Japan’s Nikkei and South Korea’s KOSPI surged to all‑time highs as investors priced in a tentative U.S.–Iran agreement that could reopen the Strait of Hormuz, boosting confidence in energy supplies and propelling tech stocks to new levels.
Market rally on geopolitical optimism
On Friday, Japan’s Nikkei 225 closed at 38,912 points, a fresh record, while South Korea’s KOSPI jumped 8.4% to 3,215 points, its highest level since 2022. The moves came as diplomatic channels between Washington and Tehran appeared to converge on a framework that would lift restrictions on commercial shipping through the Strait of Hormuz. Analysts estimate that a full reopening could restore up to $2 billion of daily oil‑related trade, easing the supply shock that has kept energy prices elevated since late 2024.

Tech stocks lead the charge
Even as the energy narrative dominated headlines, the bulk of the index gains were driven by semiconductor and software firms. Japan’s Tokyo Electron rose 4.2% after reporting a 12% year‑over‑year increase in wafer‑fab equipment orders, while Sony Group added 3.8% on better‑than‑expected gaming hardware sales. In South Korea, SK Hynix broke the $1 trillion market‑cap barrier, its shares climbing 6.5% after announcing a new AI‑optimized memory line that targets data‑center customers.
Financial figures that matter
| Metric | Japan (Nikkei) | South Korea (KOSPI) |
|---|---|---|
| Closing level | 38,912 (↑0.9%) | 3,215 (↑8.4%) |
| Top gainers | Tokyo Electron (+4.2%) | SK Hynix (+6.5%) |
| Sector performance | Tech +3.1%, Energy +1.4% | Tech +5.8%, Energy +2.0% |
| Yen/USD (spot) | 152.3 per $1 | — |
| Won/USD (spot) | — | 1,340 per $1 |
The yen’s modest appreciation against the dollar (from 154 to 152 per $1) also helped foreign investors repatriate profits, adding another layer of support to the equity rally.
Strategic implications
Energy security reassessment – A credible pathway to reopen Hormuz reduces the risk premium baked into oil futures. Companies with exposure to shipping and logistics, such as Mitsui O.S.K. Lines and Hyundai Glovis, are likely to see margin improvement as freight rates normalize.

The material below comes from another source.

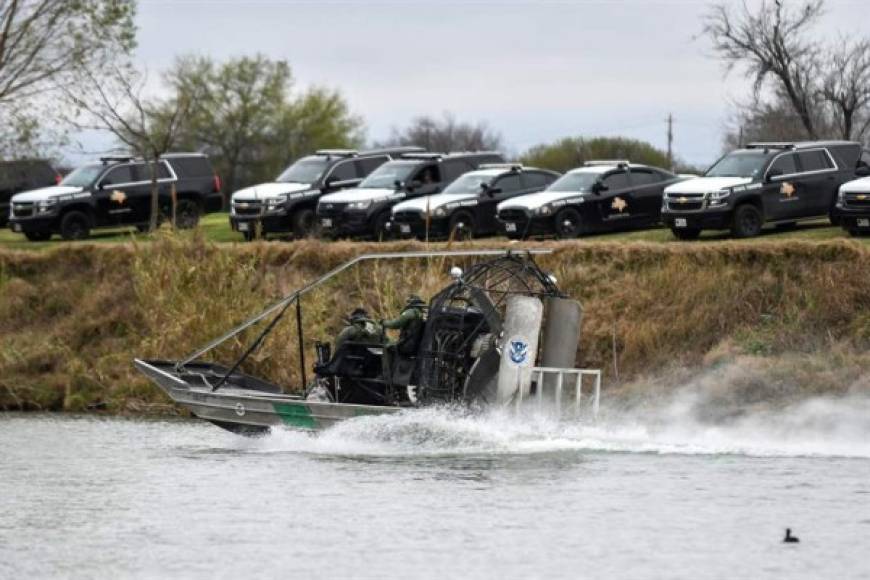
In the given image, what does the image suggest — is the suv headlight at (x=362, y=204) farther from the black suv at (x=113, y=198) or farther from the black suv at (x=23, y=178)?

Accelerated AI hardware spending – The SK Hynix milestone underscores how AI demand is reshaping capital allocation in East Asia. With Nvidia’s latest GPU roadmap prompting a surge in high‑bandwidth memory orders, regional fabs are expected to double their capacity investments by 2028, a trend that could lift the entire semiconductor supply chain.
Policy backdrop – The Bank of Japan’s yield‑curve control remains under pressure as bond yields climb toward 5%, prompting speculation about a taper of its massive asset‑purchase program. A stable geopolitical outlook may give policymakers the confidence to adjust rates without triggering market volatility.

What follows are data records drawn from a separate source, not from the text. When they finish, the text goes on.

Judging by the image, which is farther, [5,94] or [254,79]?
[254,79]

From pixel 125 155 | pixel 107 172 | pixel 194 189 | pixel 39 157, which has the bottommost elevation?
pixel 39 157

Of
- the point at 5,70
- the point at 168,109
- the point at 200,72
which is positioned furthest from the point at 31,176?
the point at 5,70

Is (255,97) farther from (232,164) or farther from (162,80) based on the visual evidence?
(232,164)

Currency dynamics – A softer yen improves the competitiveness of Japanese exporters, but it also raises import costs for energy‑intensive industries. The net effect will hinge on how quickly oil prices respond to the Hormuz development.

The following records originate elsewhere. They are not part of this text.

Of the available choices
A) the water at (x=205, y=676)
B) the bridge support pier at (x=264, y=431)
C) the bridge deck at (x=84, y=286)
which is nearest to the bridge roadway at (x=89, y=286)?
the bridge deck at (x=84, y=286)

What investors should watch
- Progress on the U.S.–Iran framework – Any concrete timetable for lifting sanctions will likely trigger another round of buying, especially in energy‑linked equities.
- AI memory demand – Quarterly shipments from SK Hynix and Samsung will be a leading indicator of how quickly AI workloads are scaling in data centers.
- Monetary policy moves – BOJ’s next policy meeting (scheduled for early June) could see a shift in yield‑curve control if inflation remains above target.
Overall, the convergence of geopolitical de‑escalation and robust tech earnings has created a rare alignment of factors that propelled Japan and South Korea to new market heights. While the Iran deal remains tentative, the market’s pricing of reduced risk suggests that any further positive signals could sustain the rally for the foreseeable future.